PROBLEM REQUIREMENTS: Present an exact copy of each line below.

Saved entries:
*** Block opens ***

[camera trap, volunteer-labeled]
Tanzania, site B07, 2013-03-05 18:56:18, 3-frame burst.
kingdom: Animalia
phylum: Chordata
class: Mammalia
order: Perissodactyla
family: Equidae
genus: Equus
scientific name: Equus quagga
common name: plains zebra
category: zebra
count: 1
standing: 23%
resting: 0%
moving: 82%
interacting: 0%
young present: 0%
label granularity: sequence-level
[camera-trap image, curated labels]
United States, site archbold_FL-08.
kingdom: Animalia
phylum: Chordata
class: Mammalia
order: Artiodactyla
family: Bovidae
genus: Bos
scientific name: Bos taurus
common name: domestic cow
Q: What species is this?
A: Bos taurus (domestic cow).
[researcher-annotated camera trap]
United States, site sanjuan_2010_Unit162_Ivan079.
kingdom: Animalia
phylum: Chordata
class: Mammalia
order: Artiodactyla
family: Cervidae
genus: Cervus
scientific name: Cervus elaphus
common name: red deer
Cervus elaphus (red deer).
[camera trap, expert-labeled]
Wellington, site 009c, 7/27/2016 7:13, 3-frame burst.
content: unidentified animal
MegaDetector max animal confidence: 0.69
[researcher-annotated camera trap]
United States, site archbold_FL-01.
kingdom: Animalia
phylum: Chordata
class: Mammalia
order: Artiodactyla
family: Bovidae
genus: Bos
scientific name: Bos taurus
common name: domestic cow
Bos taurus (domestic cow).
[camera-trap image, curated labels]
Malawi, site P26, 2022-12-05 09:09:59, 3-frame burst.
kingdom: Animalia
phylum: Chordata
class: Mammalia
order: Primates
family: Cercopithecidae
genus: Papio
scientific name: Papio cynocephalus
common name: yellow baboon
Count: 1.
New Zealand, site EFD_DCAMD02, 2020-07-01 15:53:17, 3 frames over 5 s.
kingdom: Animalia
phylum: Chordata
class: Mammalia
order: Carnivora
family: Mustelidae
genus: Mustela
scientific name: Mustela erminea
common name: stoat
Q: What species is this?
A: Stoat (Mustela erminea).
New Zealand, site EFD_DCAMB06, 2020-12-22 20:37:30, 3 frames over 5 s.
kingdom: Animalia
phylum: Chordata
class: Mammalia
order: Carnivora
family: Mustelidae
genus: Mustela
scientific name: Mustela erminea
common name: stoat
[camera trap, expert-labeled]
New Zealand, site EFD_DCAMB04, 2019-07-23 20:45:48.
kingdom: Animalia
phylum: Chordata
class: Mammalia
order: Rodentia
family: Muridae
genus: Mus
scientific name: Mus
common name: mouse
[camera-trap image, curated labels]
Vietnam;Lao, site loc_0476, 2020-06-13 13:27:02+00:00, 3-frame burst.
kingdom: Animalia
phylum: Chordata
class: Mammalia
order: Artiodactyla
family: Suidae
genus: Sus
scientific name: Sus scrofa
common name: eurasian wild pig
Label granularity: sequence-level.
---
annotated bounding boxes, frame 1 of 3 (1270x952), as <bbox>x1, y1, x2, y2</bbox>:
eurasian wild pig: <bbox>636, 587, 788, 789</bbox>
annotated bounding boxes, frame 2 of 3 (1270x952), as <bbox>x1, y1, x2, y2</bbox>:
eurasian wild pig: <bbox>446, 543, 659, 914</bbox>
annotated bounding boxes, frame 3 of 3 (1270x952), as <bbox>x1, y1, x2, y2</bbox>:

*** Block closes ***

SOLUTION FOR THIS TASK:
[camera trap, volunteer-labeled]
Tanzania, site B07, 2013-03-05 18:56:18, 3-frame burst.
kingdom: Animalia
phylum: Chordata
class: Mammalia
order: Perissodactyla
family: Equidae
genus: Equus
scientific name: Equus quagga
common name: plains zebra
category: zebra
count: 1
standing: 23%
resting: 0%
moving: 82%
interacting: 0%
young present: 0%
label granularity: sequence-level
[camera-trap image, curated labels]
United States, site archbold_FL-08.
kingdom: Animalia
phylum: Chordata
class: Mammalia
order: Artiodactyla
family: Bovidae
genus: Bos
scientific name: Bos taurus
common name: domestic cow
Q: What species is this?
A: Bos taurus (domestic cow).
[researcher-annotated camera trap]
United States, site sanjuan_2010_Unit162_Ivan079.
kingdom: Animalia
phylum: Chordata
class: Mammalia
order: Artiodactyla
family: Cervidae
genus: Cervus
scientific name: Cervus elaphus
common name: red deer
Cervus elaphus (red deer).
[camera trap, expert-labeled]
Wellington, site 009c, 7/27/2016 7:13, 3-frame burst.
content: unidentified animal
MegaDetector max animal confidence: 0.69
[researcher-annotated camera trap]
United States, site archbold_FL-01.
kingdom: Animalia
phylum: Chordata
class: Mammalia
order: Artiodactyla
family: Bovidae
genus: Bos
scientific name: Bos taurus
common name: domestic cow
Bos taurus (domestic cow).
[camera-trap image, curated labels]
Malawi, site P26, 2022-12-05 09:09:59, 3-frame burst.
kingdom: Animalia
phylum: Chordata
class: Mammalia
order: Primates
family: Cercopithecidae
genus: Papio
scientific name: Papio cynocephalus
common name: yellow baboon
Count: 1.
New Zealand, site EFD_DCAMD02, 2020-07-01 15:53:17, 3 frames over 5 s.
kingdom: Animalia
phylum: Chordata
class: Mammalia
order: Carnivora
family: Mustelidae
genus: Mustela
scientific name: Mustela erminea
common name: stoat
Q: What species is this?
A: Stoat (Mustela erminea).
New Zealand, site EFD_DCAMB06, 2020-12-22 20:37:30, 3 frames over 5 s.
kingdom: Animalia
phylum: Chordata
class: Mammalia
order: Carnivora
family: Mustelidae
genus: Mustela
scientific name: Mustela erminea
common name: stoat
[camera trap, expert-labeled]
New Zealand, site EFD_DCAMB04, 2019-07-23 20:45:48.
kingdom: Animalia
phylum: Chordata
class: Mammalia
order: Rodentia
family: Muridae
genus: Mus
scientific name: Mus
common name: mouse
[camera-trap image, curated labels]
Vietnam;Lao, site loc_0476, 2020-06-13 13:27:02+00:00, 3-frame burst.
kingdom: Animalia
phylum: Chordata
class: Mammalia
order: Artiodactyla
family: Suidae
genus: Sus
scientific name: Sus scrofa
common name: eurasian wild pig
Label granularity: sequence-level.
---
annotated bounding boxes, frame 1 of 3 (1270x952), as <bbox>x1, y1, x2, y2</bbox>:
eurasian wild pig: <bbox>636, 587, 788, 789</bbox>
annotated bounding boxes, frame 2 of 3 (1270x952), as <bbox>x1, y1, x2, y2</bbox>:
eurasian wild pig: <bbox>446, 543, 659, 914</bbox>
annotated bounding boxes, frame 3 of 3 (1270x952), as <bbox>x1, y1, x2, y2</bbox>:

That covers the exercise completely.